GPS data gathered from smart devices can examine symptoms and behaviors of patients with depression

Source: Thinkstock

By Thomas Beaton

- The authors of a recent study in the Journal of Medical Internet Research found that is it not only accurate but also feasible to use GPS data from smartphones to discover time-imperative behavioral symptoms of patients with depression.

Researchers from the University of Virginia had 72 undergraduate students between the ages of 18 and 23 participate in the study with a customized Android app. The mHealth app was used to administer surveys to the students that allowed them to self-report measures of social anxiety, depression, and state effect. By using GPS and self-reported data, the researchers capitalized on a technique called “mobile sensing.”

The mental health app allowed the researchers to extract GPS data and see whether students responded in their home or out in public. The data revealed the symptoms and conditions that were most prevalent at home and socially isolated settings.

The study acts as a critical use-case for mHealth use as the researchers were able to model and identify mental health conditions using personal devices as the data capturepoint. Being able to pinpoint mental health conditions has been a significant challenge for researchers over several years but may now have an effective way of doing so.

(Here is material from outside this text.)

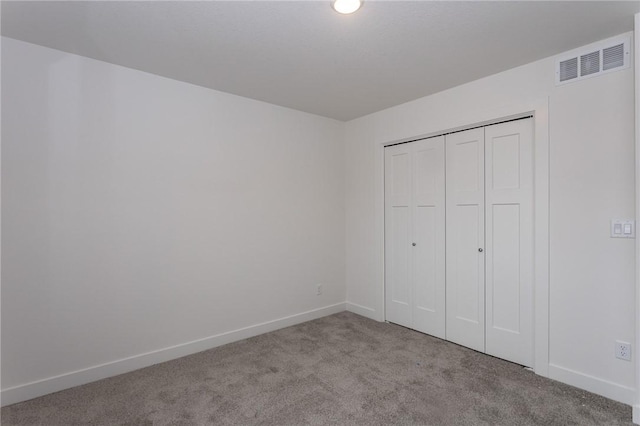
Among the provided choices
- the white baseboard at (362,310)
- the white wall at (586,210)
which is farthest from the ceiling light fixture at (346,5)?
the white baseboard at (362,310)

“Until recently, mental health researchers had to rely mostly on static and imprecise self-report measures to infer crucial behavioral patterns, such as avoidance and social isolation (unless they were able to invest enormous resources to do in-person observations, which are rare and typically provide only a small sample of a person’s behaviors),” Chow et al. wrote.

Supporting several existing theories, the researchers found that respondents who spent more time at home within four-hour periods showed higher instances of social anxiety.

The main effect of increased social anxiety was the amount of time a person stayed at home, but this wasn’t the case for depression rates.

Rates of depression did not increase throughout these four-hour periods, but the data revealed that people were more depressed the less time they spent at home between the hours of 10:00AM and 6:00PM, finding countering common theories.

The research team concluded that general worsening of feelings occurred at patients spent extended periods of time at home. Additionally, Chow et al. claimed that the results and methodology of the study are applicable to most collegiate environments because they effectively captured the behaviors of a heavily smartphone-enabled generation of college students.

“Advances in mobile phone technology now make it possible to continuously and unobtrusively monitor where someone is without needing to ask,” they said. “For example, previous research has found that passively sensed location information can predict depressive symptoms with impressive accuracy, and researchers have begun to explore passively and actively sensed indicators of stress and health behaviors in college students, although little work has focused on how to integrate passively sensed data with affective experiences generated from in situ repeated assessments.”

Limitations of the study included gaps in GPS data where respondents more likely than not either turned off their device or lost internet/cellular connectivity. The researchers also rewarded the respondents college credits for participating, and is uncertain how a similar study would be adopted into healthcare/clinical environments.

However, Chow et al. contended that this is the first step in using GPS and self-reporting data capture to translate emotional conditions into qualitative research on a larger scale.

“Even taking into consideration these limitations, the ability to integrate fine-grained location data with self-reported affect in situ has tremendous potential to help explicate how short-term, real-time emotional experiences are related to important behavioral patterns in both healthy emotional functioning and in depression and social anxiety,” the researchers said.

“Improving our ability to assess and model variations in affect and GPS patterns may enhance detection of mental disorders through early recognition of signature patterns or change in patterns indicating an increase in isolation, as well as inform treatment planning and assessment of outcomes,” they concluded.